# Objectives
A – Condense the paragraph of the issue thread that begins "For the same picture and same model" into a short bulleted list that keeps its main facts.
B – Reproduce the issue thread starting with "Closed Programmerwyl closed" and going on through "independent of TensorRT.", but swap "frozen graph" for "saved model" wherever it occurs.

# Extract
-*-

NVIDIA-AI-IOT / tf_trt_models

TensorFlow models accelerated with NVIDIA TensorRT
BSD 3-Clause "New" or "Revised" License
682 stars 245 forks source link

Why the id of class will change when the tensorRT is used #21

Closed Programmerwyl closed 5 years ago

Programmerwyl commented 5 years ago

For the same picture and same model,When inference with tensorRT, the classification id of the output is different from that without tensorRT。 By comparison, using tensorrt, the ids of several classifications with high confidence would be one less。 Why does this happen? In the sample code you gave, by looking at the mscoco_label_map.pbtxt file, the id in the sample is 1 less

ghost commented 5 years ago

Thanks for raising this issue.

For the non-tensorrt graph, are you using the downloaded frozen graph directly? Or the frozen graph returned by build_detection_graph?

The index offset likely has to do with how we re-construct the graph from the checkpoint file and configuration file, which is independent of TensorRT.

-*-

# Dataset section
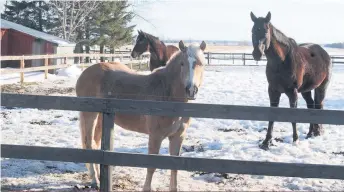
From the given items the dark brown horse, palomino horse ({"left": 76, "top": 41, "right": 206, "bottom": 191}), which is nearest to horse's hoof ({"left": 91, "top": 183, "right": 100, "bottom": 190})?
palomino horse ({"left": 76, "top": 41, "right": 206, "bottom": 191})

-*-

# Complete answers
A –
- With the same picture and model, inference with TensorRT outputs different class IDs than inference without it.
- With TensorRT, the IDs of several high-confidence classes come out one lower.
- The poster asks why this happens.
- In the provided sample code, checked against the mscoco_label_map.pbtxt file, the IDs are also one lower.

B –
Closed Programmerwyl closed 5 years ago

Programmerwyl commented 5 years ago

For the same picture and same model,When inference with tensorRT, the classification id of the output is different from that without tensorRT。 By comparison, using tensorrt, the ids of several classifications with high confidence would be one less。 Why does this happen? In the sample code you gave, by looking at the mscoco_label_map.pbtxt file, the id in the sample is 1 less

ghost commented 5 years ago

Thanks for raising this issue.

For the non-tensorrt graph, are you using the downloaded saved model directly? Or the saved model returned by build_detection_graph?

The index offset likely has to do with how we re-construct the graph from the checkpoint file and configuration file, which is independent of TensorRT.